Le commerce mondial repose sur une poignée de voies navigables dont la vulnérabilité est souvent sous-estimée. Ces goulets d’étranglement maritimes, véritables artères vitales de l’économie planétaire, concentrent des flux colossaux de marchandises et d’énergie, et leur instabilité suffit à faire trembler les marchés internationaux.
Des corridors maritimes d’une importance capitale
Selon une analyse publiée par BBC Afrique, cinq voies navigables étroites dominent le commerce mondial : le détroit d’Ormuz, le détroit de Malacca, le canal de Suez, le détroit de Bab-el-Mandeb et le canal de Panama. Ces passages, que les géopolitologues désignent sous le terme de « points de passage stratégiques » ou « chokepoints », concentrent à eux seuls une part écrasante des échanges commerciaux et énergétiques de la planète. Leur importance tient à une réalité géographique simple : les navires de commerce n’ont souvent pas d’alternative viable pour relier deux océans ou deux mers sans les emprunter, sous peine de devoir effectuer des détours de plusieurs milliers de kilomètres, engendrant des coûts prohibitifs.
Le détroit d’Ormuz, jugulaire énergétique de la planète
Le détroit d’Ormuz, situé entre l’Iran et la péninsule arabique, est sans doute le plus critique de tous. Il représente le passage obligé d’environ 20 % du pétrole mondial, acheminé depuis les pays du Golfe Persique vers les marchés asiatiques, européens et américains. Toute perturbation dans ce couloir de 54 kilomètres de largeur minimum se répercute quasi instantanément sur les cours mondiaux du brut. Les tensions récurrentes entre l’Iran et les puissances occidentales ont maintes fois mis en lumière la fragilité de cet équilibre.
Le détroit de Malacca, pivot de l’Asie maritime
À l’autre bout du continent eurasiatique, le détroit de Malacca, long passage entre la péninsule malaise et l’île de Sumatra, est l’une des voies les plus fréquentées au monde. Plus de 80 000 navires le traversent chaque année, transportant notamment une grande partie des importations énergétiques de la Chine, du Japon et de la Corée du Sud. Sa saturation croissante et les risques de piraterie qui y subsistent en font un point de vigilance permanent pour les puissances maritimes mondiales.

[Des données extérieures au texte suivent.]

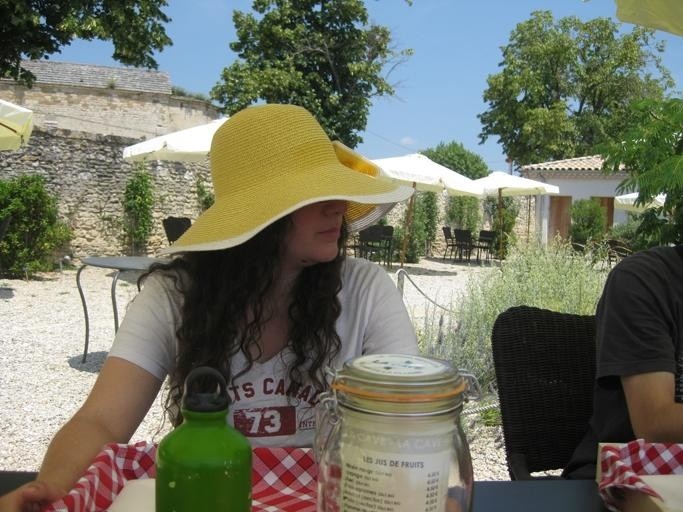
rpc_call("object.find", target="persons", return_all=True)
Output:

Bab-el-Mandeb et Suez : deux verrous stratégiques aux portes de l’Afrique
Pour le continent africain, deux de ces passages revêtent une importance toute particulière. Le canal de Suez, inauguré en 1869 et géré par l’Égypte, relie la mer Méditerranée à la mer Rouge et constitue la route la plus directe entre l’Europe et l’Asie. En 2021, l’échouage du porte-conteneurs Ever Given avait paralysé ce corridor pendant six jours, provoquant un engorgement mondial estimé à près de 9,6 milliards de dollars par semaine de retard. L’épisode avait révélé brutalement à quel point la chaîne d’approvisionnement mondiale pouvait être fragilisée par un incident isolé.
Le détroit de Bab-el-Mandeb, qui sépare la Corne de l’Afrique du Yémen, est quant à lui indissociable de la crise yéménite. Les attaques répétées des Houthis contre des navires commerciaux depuis fin 2023 ont contraint de nombreux armateurs à contourner l’Afrique par le cap de Bonne-Espérance, renchérissant considérablement le coût du fret international et ravivant l’intérêt géopolitique pour les ports africains de la façade atlantique et de l’océan Indien. Des pays comme Djibouti, dont l’économie repose largement sur son activité portuaire stratégique, se trouvent directement affectés par les soubresauts de ce détroit.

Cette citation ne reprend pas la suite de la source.